Amazonian umbrella bird - "Cephalopterus ornatus"
- North of South America (up to Brazilian Amazon and North Bolivia)
- Habitat: Virgin forests up to 1400 m
- Sizes: 40-48 cm
This largest of the cotting differs from its congeners in entirely black plumage, a tall crest of long silky feathers hanging over its beak and a long feathered outgrowth hanging from the throat. The female has much less crest and tie than the male. These bizarre short-winged birds live in the upper tier of the tropical forest, where they scurry with loud cries in the crowns of trees in search of fruits and insects.
Each male has a favorite tree, sitting on which he unfolds the crest, hangs down his tie and, filling two special extensions of the trachea with air, begins to emit loud buzzing sounds. The nest in the form of a shallow platform of branches is located at the fork in the branches of a low tree. The only egg is incubated exclusively by the female.
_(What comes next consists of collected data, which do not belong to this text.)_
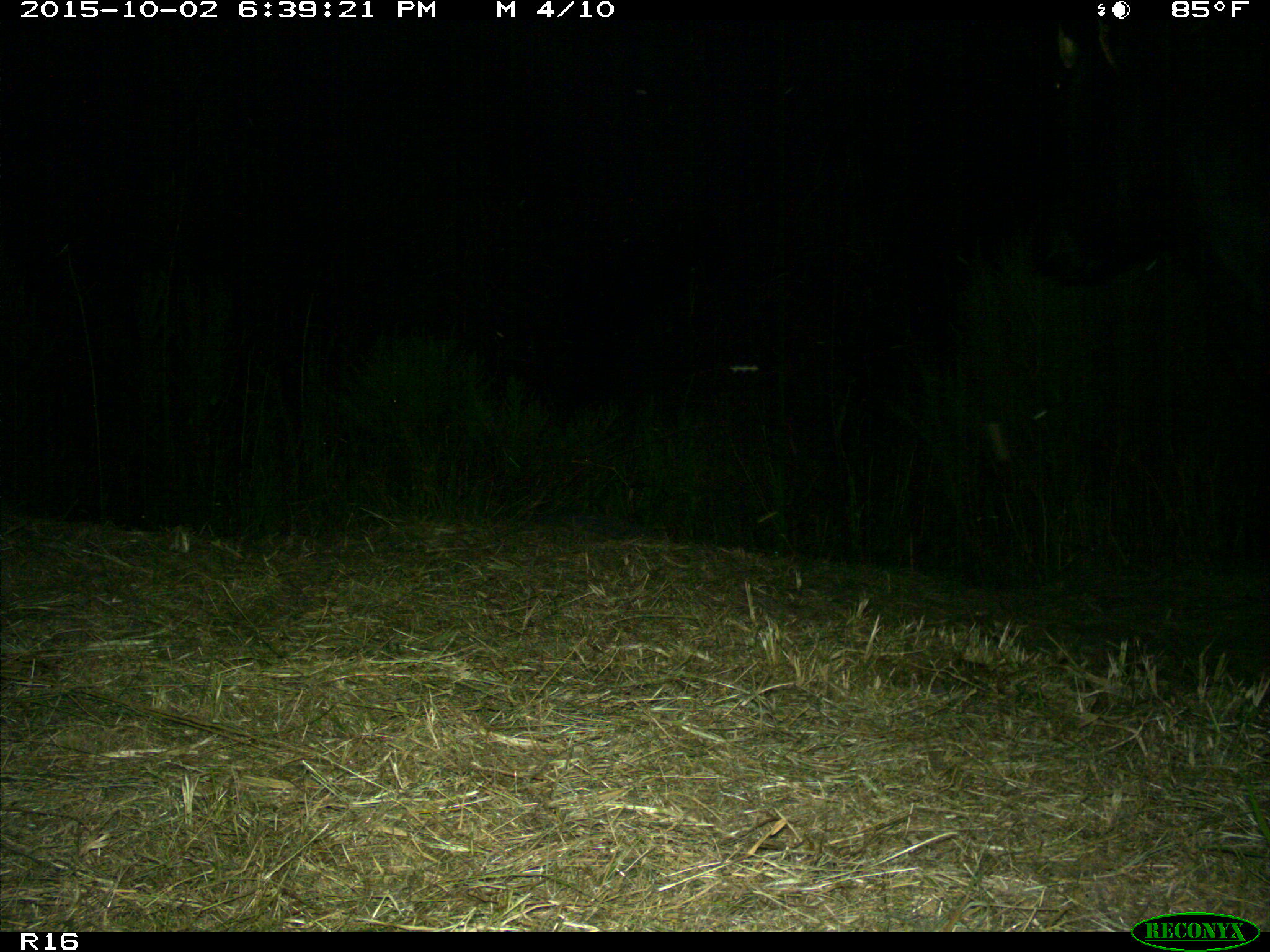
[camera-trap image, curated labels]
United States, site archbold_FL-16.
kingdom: Animalia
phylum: Chordata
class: Mammalia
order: Artiodactyla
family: Bovidae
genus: Bos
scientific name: Bos taurus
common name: domestic cow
Bos taurus (domestic cow).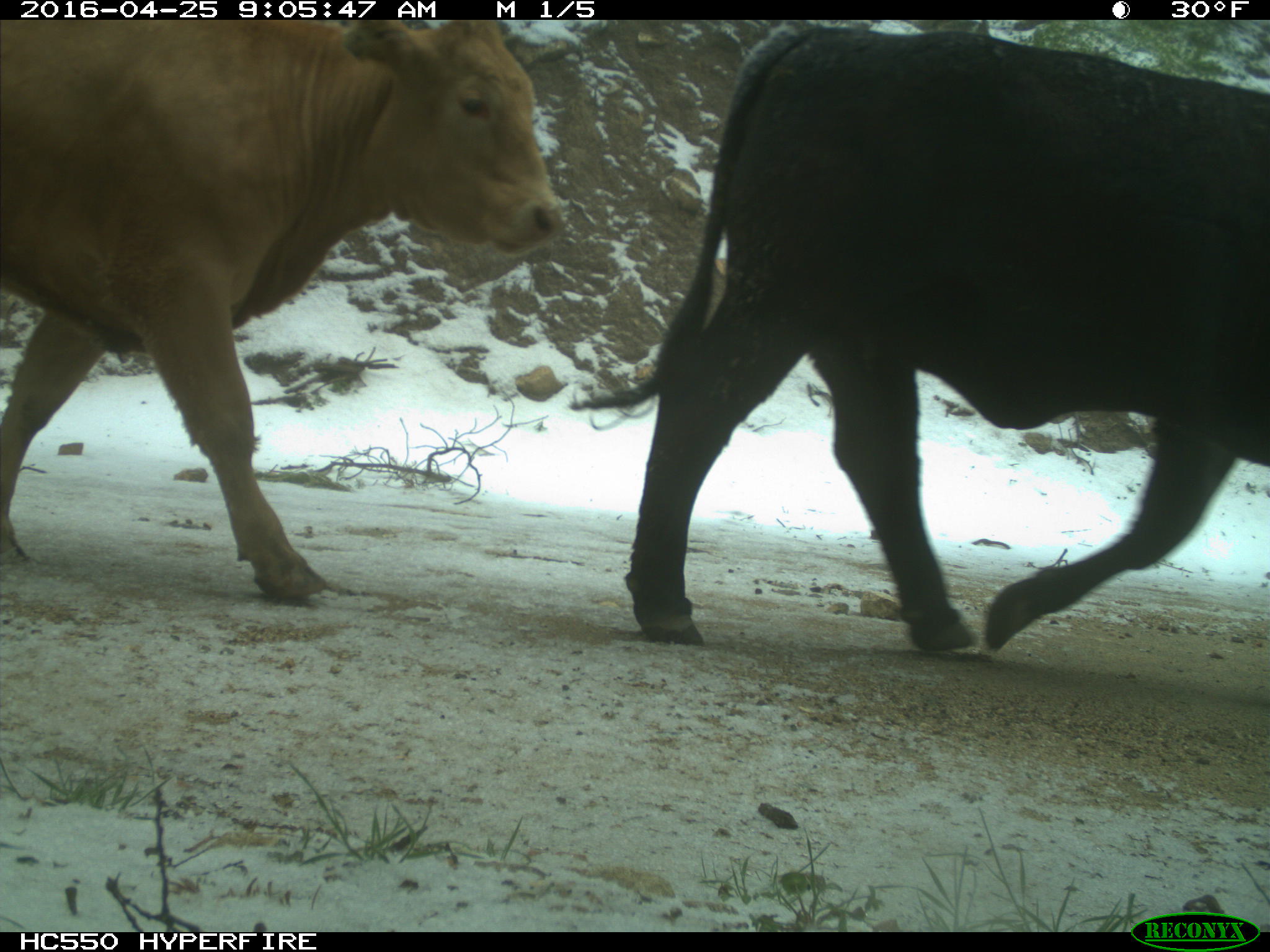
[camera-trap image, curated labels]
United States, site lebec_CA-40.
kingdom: Animalia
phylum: Chordata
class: Mammalia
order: Artiodactyla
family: Bovidae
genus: Bos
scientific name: Bos taurus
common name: domestic cow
Bos taurus (domestic cow).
Subfamily Manakina (Piprinae)
Includes 52 species of small, brightly colored birds with bizarre mating behavior, living in the tropical forests of Central and South America. The body length in most species is 12.5-15 cm. Males and females differ sharply in color.
The plumage of males is usually dominated by black color, sharply contrasting with bright color markings on certain parts of the body. Females are olive green. The bright coloration helps males attract females during the mating season.
Blue-spine red-footed manakin - "Chiroxiphia pareola"
- North of South America to southeast Brazil and northern Bolivia, Tobago
- Habitat: Rainforests, overgrown forest clearings
- Size: 10cm
Pairs or small flocks of these birdies can most often be found among low thickets of bushes along the banks of rivers and swamps. Males differ from females in blue coloration of the back and red crown.
Males arrange mating demonstrations on special branches, previously cleaned of leaves and bark. They begin with the fact that the dominant male calls out to his “friend”, the subordinate male, with loud cries. Then both birds begin to scream in a duet, and the subordinate male makes sounds a fraction of a second later than the dominant one.
When the female appears, the males begin to dance, but as soon as the dominant expresses a desire to mate with her, the subordinate flies away, leaving the spouses alone. Before mating, the dominant male gives the female a solo show. The walls of the nest, made of the finest plant fibers and cobwebs, are so transparent that the eggs or chicks inside are visible through them. There are 2 eggs in a clutch.
Thread-tailed piper - "Pipra filicauda"
- Eastern Andes from Venezuela and Colombia to northeastern Peru and western Brazil
- Habitat: Rainforests, cultural plantings
- Size: 11.5cm
In males and females of this manakin, the tips of the tail feathers are devoid of fans and are represented by thin bare rods. Thread-tailed pipers prefer to settle in damp forests, forest clearings and cocoa plantations. They lead a solitary lifestyle and keep in the upper tiers of forests. Their food is fruits and insects.